Por: Gloria García Avendaño


Desde hace algunos años se ha buscado la famosa educación para la paz, entendida ésta, según la UNICEF como “un proceso de promoción del conocimiento, las capacidades, las actitudes y los valores necesarios para producir cambios de comportamiento que permitan a los niños, los jóvenes y los adultos prevenir los conflictos y la violencia, tanto la violencia evidente como la estructural; resolver conflictos de manera pacífica; y crear condiciones que conduzcan a la paz, tanto a escala interpersonal, como intergrupal, nacional o internacional”, sin embargo vale la pena plantearse cuál es el mecanismo adecuado para la implementación de esta educación en una situación tan contradictoria como la actual.

Si nos enfocamos al caso mexicano podremos percatarnos que educar para la paz solo queda en la teoría, pues a pesar de los programas e intenciones planteadas en diversas instancias, pero primordialmente en las instituciones de educación, la cotidianidad nos muestra una contradicción. Día a día los niños, jóvenes y adultos estamos expuestos a la violencia tanto física como simbólica que se ejerce diariamente, y la situación empeora si consideramos cuestiones socio-económicas o étnicas.

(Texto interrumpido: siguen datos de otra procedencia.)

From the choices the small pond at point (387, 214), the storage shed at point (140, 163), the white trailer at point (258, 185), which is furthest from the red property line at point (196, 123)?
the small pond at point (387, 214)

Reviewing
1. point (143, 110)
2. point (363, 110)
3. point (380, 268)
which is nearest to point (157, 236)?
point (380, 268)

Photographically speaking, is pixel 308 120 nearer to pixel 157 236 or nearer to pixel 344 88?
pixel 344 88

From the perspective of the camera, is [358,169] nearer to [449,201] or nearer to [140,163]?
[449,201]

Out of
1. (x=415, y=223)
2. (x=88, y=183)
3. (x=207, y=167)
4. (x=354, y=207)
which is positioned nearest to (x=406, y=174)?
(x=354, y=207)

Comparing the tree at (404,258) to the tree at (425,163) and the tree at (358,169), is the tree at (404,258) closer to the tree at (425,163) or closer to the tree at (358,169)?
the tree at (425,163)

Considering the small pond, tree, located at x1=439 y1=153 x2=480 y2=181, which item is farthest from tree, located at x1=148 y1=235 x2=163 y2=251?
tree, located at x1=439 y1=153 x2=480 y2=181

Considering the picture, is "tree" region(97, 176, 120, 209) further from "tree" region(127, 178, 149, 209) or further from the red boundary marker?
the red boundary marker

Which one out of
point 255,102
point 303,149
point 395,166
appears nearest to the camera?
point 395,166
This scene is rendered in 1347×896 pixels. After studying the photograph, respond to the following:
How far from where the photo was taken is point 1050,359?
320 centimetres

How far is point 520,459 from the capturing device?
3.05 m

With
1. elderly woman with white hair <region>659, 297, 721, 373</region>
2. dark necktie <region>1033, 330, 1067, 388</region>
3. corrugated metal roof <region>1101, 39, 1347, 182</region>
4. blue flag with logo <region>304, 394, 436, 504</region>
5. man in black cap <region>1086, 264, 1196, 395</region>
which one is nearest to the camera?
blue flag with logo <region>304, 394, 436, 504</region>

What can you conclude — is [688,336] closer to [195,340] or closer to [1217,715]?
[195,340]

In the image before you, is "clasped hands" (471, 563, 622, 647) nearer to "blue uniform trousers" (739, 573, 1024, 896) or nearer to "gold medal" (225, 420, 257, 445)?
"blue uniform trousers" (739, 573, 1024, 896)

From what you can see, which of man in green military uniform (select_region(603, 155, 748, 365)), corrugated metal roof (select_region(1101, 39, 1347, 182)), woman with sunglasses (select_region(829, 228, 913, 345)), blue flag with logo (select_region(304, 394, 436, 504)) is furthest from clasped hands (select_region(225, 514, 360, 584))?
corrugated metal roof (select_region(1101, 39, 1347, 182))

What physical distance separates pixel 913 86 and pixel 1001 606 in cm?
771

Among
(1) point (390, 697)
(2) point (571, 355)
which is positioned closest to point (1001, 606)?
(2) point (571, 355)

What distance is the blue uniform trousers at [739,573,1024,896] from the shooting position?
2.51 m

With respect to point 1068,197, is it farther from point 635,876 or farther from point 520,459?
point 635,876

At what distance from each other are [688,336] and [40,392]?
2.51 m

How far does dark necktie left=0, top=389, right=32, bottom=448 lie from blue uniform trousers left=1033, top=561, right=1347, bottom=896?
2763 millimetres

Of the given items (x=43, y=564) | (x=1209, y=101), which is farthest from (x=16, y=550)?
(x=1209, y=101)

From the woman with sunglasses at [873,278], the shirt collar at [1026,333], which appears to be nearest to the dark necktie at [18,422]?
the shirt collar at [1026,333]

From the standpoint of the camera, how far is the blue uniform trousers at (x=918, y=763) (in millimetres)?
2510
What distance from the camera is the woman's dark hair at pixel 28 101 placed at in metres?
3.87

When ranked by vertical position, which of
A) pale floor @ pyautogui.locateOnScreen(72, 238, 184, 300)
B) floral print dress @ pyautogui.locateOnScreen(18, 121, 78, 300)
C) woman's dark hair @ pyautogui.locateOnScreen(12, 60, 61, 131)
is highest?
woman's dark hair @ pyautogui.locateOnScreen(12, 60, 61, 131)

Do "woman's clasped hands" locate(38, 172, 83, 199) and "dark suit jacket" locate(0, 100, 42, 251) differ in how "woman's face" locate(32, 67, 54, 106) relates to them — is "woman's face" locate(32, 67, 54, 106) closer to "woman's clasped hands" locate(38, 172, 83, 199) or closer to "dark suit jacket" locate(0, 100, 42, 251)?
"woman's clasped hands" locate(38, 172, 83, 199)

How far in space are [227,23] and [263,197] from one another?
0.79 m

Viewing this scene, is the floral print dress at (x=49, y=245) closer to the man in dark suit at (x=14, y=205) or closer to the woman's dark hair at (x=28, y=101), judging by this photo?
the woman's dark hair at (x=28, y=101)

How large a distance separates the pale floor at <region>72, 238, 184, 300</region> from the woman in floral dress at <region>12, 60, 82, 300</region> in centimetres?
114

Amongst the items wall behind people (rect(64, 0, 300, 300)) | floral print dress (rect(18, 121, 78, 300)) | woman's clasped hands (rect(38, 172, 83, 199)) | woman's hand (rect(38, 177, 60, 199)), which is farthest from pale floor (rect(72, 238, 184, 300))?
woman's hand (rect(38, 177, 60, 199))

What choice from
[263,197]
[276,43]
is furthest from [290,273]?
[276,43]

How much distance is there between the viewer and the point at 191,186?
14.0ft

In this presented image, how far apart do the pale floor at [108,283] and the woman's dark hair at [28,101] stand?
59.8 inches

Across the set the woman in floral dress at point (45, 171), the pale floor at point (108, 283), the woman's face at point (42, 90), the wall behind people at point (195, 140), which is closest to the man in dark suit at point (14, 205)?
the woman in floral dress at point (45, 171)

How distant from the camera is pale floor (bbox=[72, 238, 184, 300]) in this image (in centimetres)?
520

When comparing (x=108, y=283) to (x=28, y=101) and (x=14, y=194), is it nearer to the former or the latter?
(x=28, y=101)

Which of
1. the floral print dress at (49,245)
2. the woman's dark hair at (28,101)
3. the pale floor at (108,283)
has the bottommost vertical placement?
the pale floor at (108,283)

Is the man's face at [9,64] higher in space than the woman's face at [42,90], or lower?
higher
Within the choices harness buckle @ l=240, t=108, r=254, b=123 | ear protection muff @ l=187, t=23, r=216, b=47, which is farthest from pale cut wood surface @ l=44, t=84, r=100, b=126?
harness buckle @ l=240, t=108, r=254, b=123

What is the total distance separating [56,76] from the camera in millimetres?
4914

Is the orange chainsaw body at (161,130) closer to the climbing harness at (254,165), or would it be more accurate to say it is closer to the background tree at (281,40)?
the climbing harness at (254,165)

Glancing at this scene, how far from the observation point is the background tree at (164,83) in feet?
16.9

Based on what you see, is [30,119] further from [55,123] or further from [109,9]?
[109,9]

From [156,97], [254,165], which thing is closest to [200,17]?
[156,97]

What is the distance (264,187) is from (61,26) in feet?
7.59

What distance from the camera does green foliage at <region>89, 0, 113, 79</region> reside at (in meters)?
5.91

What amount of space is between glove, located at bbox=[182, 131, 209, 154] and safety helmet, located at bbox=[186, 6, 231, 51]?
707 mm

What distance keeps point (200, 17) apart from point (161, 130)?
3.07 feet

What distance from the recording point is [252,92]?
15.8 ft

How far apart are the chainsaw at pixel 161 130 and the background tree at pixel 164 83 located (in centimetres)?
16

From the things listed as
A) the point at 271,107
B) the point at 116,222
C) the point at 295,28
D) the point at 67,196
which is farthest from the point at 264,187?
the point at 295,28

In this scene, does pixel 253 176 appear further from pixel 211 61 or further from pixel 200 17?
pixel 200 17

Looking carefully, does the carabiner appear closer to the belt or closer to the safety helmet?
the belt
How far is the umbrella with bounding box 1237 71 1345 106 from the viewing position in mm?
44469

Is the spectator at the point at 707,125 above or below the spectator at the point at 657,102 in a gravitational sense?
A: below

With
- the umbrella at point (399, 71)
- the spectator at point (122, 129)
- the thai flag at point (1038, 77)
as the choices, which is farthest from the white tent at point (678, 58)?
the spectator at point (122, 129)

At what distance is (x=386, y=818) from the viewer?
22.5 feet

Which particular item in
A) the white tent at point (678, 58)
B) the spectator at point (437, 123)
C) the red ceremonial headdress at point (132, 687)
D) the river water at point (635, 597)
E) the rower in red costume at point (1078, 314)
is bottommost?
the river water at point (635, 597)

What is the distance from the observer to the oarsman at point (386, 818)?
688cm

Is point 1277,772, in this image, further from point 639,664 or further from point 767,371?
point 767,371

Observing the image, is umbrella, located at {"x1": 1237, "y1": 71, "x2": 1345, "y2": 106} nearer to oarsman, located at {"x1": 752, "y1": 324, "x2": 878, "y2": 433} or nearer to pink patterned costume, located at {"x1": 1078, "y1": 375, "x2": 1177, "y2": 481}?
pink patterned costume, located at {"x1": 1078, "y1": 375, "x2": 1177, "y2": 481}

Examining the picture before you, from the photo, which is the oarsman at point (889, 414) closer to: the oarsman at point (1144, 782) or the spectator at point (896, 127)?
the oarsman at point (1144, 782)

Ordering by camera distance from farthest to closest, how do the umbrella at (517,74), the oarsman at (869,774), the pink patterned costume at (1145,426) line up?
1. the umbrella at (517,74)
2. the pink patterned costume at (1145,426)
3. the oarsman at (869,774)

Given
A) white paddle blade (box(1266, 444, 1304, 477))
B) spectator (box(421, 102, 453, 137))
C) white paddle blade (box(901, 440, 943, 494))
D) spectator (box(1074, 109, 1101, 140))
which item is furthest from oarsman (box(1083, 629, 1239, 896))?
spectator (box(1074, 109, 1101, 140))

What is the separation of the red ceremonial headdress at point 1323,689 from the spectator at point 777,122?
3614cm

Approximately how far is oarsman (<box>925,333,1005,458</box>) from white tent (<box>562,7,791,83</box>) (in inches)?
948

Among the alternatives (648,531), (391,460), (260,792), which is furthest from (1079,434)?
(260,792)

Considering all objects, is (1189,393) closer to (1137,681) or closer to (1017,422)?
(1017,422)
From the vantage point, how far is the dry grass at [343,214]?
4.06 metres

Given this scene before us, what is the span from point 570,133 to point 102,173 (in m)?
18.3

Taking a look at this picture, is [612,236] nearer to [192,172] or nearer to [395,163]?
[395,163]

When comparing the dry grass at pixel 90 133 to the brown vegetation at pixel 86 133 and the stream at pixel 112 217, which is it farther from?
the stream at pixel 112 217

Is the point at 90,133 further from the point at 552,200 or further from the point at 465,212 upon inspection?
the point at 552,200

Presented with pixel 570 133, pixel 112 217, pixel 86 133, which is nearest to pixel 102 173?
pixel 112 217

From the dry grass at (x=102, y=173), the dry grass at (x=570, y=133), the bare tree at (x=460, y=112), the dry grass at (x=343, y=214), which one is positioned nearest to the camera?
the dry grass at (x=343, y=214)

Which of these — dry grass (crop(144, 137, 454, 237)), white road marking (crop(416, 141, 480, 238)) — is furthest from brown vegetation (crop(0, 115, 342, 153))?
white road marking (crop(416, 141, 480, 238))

Retomemos un caso particular que es difícil desentrañar; los niños que se encuentran en las cárceles, están ahí por circunstancias ajenas a ellos, sobreviven reproduciendo una sociedad violenta a pequeña escala, que carece de recursos y necesidades afectivas. Este caso nos muestra que no puede haber una educación para la paz si antes no se han cubierto las necesidades básicas del ser humano, ni mucho menos los derechos universales del hombre.

Tal vez el filósofo Thomas Hobbes, aun, después de 366 años siga teniendo la razón con su famosa frase “el hombre es un lobo para el hombre”, somos malos por naturaleza y en nuestros instintos está el egoísmo, ese que nos ciega ante la desdicha de pequeños seres humanos que nacen enclaustrados y así permanecen la mayor parte de su niñez, que no son considerados ni siquiera un número, pues su existencia no está contemplada dentro del sistema penitenciario. A grandes rasgos son seres que desconocen el respeto, el calor de un hogar, el abrazo de los tíos, abuelos o de sus padres, de salidas al parque, del compañerismo o la amistad generada durante un juego con niños de su edad; para ellos están negadas las palabras de aliento que los hagan sentirse queridos o que pertenecen a un grupo social, las carcajadas después de una tarde de juego… para ellos están negados la gran mayoría de sus derechos, y es aquí donde cabe preguntarse ¿es el ser humano egoísta y no le importa la otredad? Y a partir de esto ¿cómo se implementa la paz y cómo se resuelven los conflictos en un ambiente de extrema violencia? ¿Qué esperamos de un ser humano que crece en dichas circunstancias? … ¿qué sea noble? ¿Qué se preocupe por el otro?…

Finalmente, si realmente creemos que la niñez es nuestro presente y nuestro futuro deberíamos de trabajar para que vivan una realidad distinta a la actual porque tal vez ser injustos es parte del hombre, pero buscar la justicia es parte de nuestra humanidad.